Stored data entries
▬▬▬▬▬▬▬▬▬▬

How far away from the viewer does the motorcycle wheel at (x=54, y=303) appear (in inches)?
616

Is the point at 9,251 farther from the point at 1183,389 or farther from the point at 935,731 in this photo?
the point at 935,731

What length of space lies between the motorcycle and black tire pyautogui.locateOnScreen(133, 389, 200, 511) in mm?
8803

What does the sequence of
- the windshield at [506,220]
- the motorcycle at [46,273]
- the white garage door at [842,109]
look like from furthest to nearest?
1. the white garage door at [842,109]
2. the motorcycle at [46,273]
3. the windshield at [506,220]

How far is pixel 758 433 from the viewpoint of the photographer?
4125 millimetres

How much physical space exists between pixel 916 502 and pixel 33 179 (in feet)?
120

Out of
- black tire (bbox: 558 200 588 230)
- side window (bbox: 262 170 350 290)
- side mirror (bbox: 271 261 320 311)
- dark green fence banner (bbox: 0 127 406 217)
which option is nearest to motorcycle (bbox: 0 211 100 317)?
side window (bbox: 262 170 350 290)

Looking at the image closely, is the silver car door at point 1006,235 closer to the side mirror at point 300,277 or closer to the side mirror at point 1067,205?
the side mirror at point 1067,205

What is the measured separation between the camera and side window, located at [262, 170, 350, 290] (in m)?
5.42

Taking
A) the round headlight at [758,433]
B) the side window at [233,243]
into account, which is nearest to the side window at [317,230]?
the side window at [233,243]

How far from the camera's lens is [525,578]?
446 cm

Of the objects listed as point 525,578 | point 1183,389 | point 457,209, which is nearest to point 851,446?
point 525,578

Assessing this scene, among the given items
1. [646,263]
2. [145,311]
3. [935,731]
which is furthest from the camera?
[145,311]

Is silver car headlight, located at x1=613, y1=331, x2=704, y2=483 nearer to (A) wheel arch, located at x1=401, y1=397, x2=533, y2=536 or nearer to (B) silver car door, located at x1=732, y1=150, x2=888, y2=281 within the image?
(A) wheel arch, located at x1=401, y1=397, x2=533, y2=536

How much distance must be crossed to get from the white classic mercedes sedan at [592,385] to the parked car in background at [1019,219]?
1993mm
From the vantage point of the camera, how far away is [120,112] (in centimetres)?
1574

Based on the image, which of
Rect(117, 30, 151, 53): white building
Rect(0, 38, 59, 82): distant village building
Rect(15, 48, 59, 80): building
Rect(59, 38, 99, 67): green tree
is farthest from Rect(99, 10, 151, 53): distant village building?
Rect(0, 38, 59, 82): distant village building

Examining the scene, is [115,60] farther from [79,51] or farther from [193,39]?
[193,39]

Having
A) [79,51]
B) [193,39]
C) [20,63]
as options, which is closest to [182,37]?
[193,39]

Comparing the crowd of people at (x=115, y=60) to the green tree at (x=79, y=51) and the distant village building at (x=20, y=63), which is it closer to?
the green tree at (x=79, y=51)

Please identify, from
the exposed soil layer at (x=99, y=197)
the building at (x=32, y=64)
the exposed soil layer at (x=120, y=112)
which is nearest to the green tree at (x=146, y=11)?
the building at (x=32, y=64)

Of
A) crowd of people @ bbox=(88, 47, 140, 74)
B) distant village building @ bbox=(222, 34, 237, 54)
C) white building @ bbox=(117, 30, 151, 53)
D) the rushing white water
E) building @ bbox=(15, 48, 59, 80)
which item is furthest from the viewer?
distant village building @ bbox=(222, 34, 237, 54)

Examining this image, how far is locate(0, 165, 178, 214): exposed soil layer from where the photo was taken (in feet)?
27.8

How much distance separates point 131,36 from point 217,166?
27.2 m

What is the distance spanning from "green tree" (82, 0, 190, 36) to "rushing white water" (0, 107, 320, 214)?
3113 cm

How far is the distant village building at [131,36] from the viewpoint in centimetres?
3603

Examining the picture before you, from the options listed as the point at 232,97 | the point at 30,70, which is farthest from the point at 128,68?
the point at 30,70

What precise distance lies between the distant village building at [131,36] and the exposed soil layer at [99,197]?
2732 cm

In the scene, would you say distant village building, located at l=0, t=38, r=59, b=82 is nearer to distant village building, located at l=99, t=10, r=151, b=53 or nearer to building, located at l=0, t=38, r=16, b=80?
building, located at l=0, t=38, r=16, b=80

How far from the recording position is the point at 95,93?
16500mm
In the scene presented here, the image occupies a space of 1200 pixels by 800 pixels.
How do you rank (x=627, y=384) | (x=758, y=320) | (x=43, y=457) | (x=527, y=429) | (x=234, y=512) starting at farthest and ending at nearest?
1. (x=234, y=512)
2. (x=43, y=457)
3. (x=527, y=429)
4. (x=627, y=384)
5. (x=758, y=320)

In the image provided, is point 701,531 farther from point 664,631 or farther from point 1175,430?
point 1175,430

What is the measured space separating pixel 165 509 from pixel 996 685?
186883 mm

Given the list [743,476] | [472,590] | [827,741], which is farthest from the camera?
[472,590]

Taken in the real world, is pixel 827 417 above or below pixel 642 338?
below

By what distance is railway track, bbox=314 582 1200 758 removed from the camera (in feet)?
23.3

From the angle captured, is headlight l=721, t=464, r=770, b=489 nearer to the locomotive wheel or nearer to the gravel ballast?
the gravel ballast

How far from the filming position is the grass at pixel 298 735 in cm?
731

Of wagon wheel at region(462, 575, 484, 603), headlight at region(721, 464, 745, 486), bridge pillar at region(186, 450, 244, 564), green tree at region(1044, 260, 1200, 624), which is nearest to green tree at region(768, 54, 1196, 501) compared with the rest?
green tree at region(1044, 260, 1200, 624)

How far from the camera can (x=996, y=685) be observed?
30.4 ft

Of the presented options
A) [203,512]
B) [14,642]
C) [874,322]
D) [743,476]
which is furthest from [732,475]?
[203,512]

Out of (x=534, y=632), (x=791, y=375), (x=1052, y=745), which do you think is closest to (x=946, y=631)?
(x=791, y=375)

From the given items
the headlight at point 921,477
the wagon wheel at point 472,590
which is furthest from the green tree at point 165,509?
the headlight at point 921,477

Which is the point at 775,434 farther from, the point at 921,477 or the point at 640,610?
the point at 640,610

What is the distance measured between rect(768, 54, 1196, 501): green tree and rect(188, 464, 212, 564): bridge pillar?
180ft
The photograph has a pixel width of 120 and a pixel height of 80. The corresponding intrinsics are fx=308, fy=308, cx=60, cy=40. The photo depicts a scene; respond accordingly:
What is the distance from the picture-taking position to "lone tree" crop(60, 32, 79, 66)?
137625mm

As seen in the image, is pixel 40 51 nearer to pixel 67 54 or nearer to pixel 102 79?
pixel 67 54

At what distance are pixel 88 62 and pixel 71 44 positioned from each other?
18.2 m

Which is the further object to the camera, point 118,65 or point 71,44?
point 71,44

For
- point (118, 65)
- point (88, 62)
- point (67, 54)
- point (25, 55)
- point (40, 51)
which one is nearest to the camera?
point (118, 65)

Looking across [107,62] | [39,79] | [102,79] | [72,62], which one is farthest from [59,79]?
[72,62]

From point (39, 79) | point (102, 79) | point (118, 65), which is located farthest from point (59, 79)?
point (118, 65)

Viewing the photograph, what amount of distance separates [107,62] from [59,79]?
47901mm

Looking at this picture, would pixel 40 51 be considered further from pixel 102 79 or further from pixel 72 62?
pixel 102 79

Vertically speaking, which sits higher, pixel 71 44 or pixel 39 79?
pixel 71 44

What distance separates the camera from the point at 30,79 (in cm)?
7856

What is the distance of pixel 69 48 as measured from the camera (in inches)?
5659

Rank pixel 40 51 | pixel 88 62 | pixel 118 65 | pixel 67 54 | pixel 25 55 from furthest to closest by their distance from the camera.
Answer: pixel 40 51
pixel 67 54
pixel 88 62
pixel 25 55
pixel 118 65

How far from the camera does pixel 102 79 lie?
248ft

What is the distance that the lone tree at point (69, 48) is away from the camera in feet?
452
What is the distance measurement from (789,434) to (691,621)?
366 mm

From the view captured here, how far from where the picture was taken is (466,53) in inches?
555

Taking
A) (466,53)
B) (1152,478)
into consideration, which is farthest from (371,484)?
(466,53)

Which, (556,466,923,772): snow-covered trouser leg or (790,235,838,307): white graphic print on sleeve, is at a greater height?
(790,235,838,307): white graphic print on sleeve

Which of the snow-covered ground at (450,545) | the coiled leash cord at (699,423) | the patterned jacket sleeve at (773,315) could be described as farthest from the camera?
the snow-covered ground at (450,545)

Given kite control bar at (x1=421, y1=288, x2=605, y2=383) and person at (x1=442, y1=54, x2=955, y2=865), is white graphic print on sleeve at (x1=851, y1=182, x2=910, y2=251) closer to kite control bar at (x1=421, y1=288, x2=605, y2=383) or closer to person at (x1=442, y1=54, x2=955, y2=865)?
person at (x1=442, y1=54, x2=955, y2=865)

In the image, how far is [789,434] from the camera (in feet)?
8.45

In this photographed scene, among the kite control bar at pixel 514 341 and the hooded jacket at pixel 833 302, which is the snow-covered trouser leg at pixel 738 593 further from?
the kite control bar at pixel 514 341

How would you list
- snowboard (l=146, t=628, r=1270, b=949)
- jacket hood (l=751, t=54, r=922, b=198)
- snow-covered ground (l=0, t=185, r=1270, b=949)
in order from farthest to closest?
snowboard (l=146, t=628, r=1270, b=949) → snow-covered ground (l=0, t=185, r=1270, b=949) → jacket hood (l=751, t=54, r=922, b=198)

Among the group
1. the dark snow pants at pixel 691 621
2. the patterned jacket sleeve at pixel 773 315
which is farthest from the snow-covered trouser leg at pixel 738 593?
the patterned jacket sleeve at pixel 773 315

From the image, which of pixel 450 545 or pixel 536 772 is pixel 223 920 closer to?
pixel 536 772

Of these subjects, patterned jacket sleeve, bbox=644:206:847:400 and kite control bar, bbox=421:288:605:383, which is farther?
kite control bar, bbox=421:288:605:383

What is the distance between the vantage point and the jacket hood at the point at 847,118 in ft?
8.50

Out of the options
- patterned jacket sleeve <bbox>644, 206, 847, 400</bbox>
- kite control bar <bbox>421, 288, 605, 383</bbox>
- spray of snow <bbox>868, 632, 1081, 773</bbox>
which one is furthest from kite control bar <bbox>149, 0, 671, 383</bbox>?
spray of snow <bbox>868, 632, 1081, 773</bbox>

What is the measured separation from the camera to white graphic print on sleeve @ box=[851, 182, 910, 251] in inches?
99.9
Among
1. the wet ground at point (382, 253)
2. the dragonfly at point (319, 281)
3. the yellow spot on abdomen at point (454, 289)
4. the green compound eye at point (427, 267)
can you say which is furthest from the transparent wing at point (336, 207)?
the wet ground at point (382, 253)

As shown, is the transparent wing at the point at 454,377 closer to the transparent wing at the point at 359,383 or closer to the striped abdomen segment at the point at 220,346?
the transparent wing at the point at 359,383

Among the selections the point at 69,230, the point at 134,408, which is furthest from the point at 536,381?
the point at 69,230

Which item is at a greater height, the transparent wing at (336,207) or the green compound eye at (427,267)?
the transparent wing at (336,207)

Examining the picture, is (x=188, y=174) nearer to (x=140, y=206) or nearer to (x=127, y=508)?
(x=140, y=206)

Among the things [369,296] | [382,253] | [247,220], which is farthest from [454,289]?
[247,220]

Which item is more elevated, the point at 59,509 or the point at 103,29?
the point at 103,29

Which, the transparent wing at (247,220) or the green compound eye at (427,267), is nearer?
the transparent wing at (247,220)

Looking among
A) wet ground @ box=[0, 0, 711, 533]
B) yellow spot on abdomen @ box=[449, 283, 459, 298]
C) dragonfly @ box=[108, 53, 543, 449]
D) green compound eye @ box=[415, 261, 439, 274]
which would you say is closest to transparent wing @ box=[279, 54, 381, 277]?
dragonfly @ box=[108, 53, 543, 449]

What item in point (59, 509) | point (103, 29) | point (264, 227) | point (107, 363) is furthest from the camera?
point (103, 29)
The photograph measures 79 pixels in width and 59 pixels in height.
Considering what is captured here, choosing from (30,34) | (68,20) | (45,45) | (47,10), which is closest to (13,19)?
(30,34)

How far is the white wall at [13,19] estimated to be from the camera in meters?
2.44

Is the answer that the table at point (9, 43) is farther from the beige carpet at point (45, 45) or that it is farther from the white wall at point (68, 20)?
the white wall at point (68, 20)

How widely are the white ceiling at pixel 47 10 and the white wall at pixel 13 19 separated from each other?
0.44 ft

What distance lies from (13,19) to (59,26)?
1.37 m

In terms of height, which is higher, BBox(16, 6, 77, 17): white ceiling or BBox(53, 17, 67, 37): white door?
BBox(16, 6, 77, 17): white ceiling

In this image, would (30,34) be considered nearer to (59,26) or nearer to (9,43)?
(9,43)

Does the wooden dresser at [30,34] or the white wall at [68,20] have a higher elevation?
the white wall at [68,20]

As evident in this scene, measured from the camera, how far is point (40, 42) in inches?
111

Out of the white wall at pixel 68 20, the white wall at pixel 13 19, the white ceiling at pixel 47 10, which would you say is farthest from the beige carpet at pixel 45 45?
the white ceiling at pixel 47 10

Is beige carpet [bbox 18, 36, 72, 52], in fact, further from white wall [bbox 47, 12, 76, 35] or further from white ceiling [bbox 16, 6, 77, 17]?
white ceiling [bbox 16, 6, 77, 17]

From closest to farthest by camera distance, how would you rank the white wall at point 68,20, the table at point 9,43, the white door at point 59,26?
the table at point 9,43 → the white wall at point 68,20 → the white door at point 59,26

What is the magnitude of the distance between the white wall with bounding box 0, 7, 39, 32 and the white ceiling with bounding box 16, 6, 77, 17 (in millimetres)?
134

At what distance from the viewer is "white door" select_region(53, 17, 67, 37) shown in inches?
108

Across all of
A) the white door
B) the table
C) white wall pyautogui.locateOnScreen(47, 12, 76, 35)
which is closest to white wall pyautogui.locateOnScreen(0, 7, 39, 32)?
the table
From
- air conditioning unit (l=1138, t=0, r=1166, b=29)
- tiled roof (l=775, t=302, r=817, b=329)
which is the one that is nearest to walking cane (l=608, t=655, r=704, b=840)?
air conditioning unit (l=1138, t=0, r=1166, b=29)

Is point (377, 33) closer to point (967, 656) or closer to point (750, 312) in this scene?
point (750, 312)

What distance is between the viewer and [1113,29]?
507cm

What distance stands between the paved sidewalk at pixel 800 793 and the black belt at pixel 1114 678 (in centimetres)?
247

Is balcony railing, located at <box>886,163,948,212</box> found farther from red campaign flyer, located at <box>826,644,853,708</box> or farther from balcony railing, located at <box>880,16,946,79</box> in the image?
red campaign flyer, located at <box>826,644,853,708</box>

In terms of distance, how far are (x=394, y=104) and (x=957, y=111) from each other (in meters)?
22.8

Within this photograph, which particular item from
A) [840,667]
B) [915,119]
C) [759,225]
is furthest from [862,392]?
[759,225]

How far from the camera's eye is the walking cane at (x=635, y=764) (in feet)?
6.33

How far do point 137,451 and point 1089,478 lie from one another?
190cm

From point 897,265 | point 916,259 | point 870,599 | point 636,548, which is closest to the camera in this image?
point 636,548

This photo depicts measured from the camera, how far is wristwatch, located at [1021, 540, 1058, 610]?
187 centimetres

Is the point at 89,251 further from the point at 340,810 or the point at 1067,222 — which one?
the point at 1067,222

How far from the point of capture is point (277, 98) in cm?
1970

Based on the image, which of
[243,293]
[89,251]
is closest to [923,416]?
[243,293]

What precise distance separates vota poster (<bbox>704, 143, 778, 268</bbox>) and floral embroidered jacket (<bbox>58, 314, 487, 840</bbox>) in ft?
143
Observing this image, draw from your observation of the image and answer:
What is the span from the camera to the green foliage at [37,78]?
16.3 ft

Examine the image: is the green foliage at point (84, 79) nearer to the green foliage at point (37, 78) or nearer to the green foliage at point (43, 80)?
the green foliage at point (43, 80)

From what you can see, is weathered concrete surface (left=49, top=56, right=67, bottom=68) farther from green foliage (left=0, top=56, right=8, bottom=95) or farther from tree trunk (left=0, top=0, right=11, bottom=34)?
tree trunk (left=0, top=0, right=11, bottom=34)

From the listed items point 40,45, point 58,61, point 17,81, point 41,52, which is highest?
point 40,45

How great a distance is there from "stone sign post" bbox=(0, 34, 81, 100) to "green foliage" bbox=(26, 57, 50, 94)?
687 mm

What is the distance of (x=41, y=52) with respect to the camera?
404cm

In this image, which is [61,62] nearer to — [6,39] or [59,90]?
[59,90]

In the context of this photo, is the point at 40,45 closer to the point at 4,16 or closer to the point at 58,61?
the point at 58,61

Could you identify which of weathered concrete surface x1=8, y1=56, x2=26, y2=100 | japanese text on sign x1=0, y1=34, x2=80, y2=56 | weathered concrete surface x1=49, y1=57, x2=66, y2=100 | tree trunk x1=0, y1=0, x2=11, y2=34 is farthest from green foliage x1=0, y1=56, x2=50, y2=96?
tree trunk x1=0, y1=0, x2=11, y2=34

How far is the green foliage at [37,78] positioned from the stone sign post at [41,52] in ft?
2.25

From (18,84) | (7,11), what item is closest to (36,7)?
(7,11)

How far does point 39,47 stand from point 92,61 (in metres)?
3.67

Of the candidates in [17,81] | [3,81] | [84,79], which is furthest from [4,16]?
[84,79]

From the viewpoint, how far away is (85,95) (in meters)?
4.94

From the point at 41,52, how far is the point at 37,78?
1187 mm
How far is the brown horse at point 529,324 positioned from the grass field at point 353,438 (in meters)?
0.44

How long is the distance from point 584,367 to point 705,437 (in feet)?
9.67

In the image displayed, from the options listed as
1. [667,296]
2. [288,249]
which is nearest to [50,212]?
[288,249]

▬▬▬▬▬▬▬▬▬▬

= EXERCISE DESCRIPTION =
Copy the lines beginning with the one that contains "Examining this image, how" and continuing through the one that contains "5. (x=758, y=320)", both included.

= SOLUTION TO THE PROBLEM =
Examining this image, how far is locate(0, 165, 178, 214): exposed soil layer from where the photo was taken (in feet)?
27.8

How much distance separates point 131,36 from point 217,166?
27.2 m

What is the distance spanning from "green tree" (82, 0, 190, 36) to "rushing white water" (0, 107, 320, 214)?
3113 cm

How far is the distant village building at [131,36] from the viewpoint in centimetres?
3603

Examining the picture before you, from the options listed as the point at 232,97 | the point at 30,70, which is farthest from the point at 128,68?
the point at 30,70

What precise distance lies between the distant village building at [131,36] and the exposed soil layer at [99,197]?
2732 cm

In the scene, would you say distant village building, located at l=0, t=38, r=59, b=82 is nearer to distant village building, located at l=99, t=10, r=151, b=53 or nearer to building, located at l=0, t=38, r=16, b=80?
building, located at l=0, t=38, r=16, b=80

How far from the recording position is the point at 95,93?
16500mm
In the scene presented here, the image occupies a space of 1200 pixels by 800 pixels.
How do you rank (x=627, y=384) | (x=758, y=320) | (x=43, y=457) | (x=527, y=429) | (x=234, y=512) starting at farthest and ending at nearest?
1. (x=234, y=512)
2. (x=43, y=457)
3. (x=527, y=429)
4. (x=627, y=384)
5. (x=758, y=320)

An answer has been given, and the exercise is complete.